> [YOUR ASSIGNMENT]
The required output is a verbatim transcription of the listing, pictures excluded.

> [SOURCE MATERIAL]
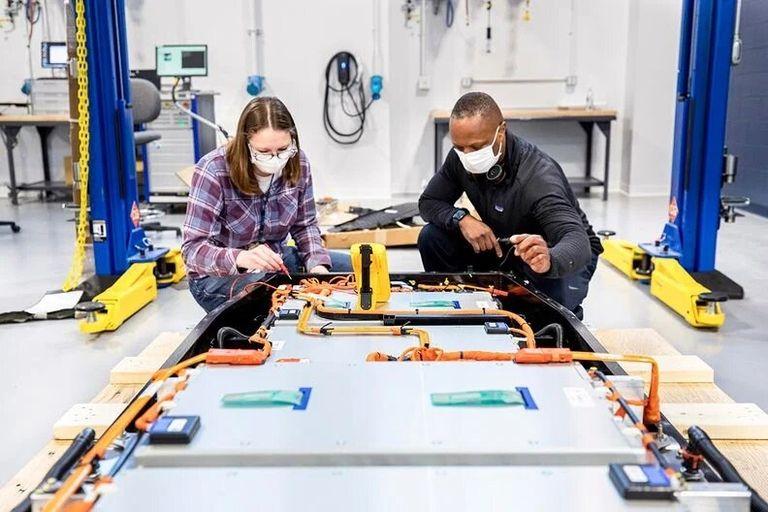 Ford spending $185 million to build EV battery lab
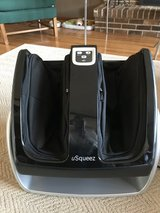 U squeeze foot and calf massager in Palatine, Illinois
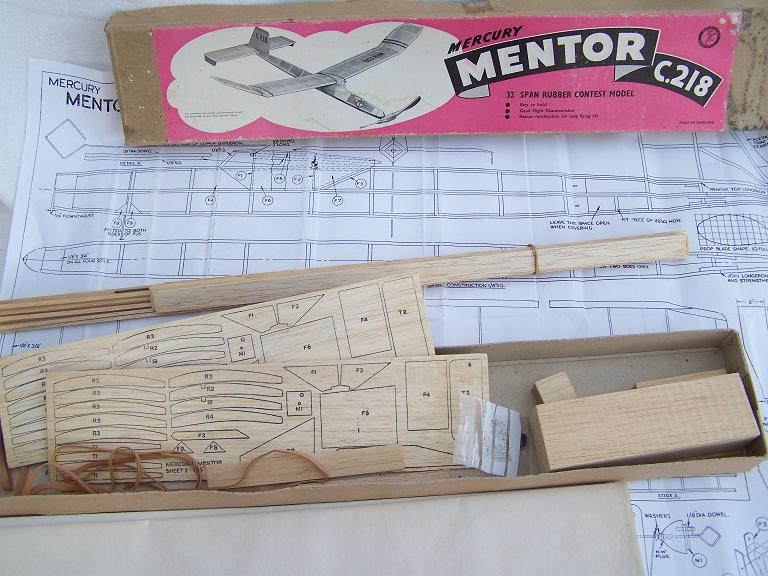 Mercury Mentor c.218 model aircraft kit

> [ANSWER BOX]
 Ford spending $185 million to build EV battery lab
 U squeeze foot and calf massager in Palatine, Illinois
 Mercury Mentor c.218 model aircraft kit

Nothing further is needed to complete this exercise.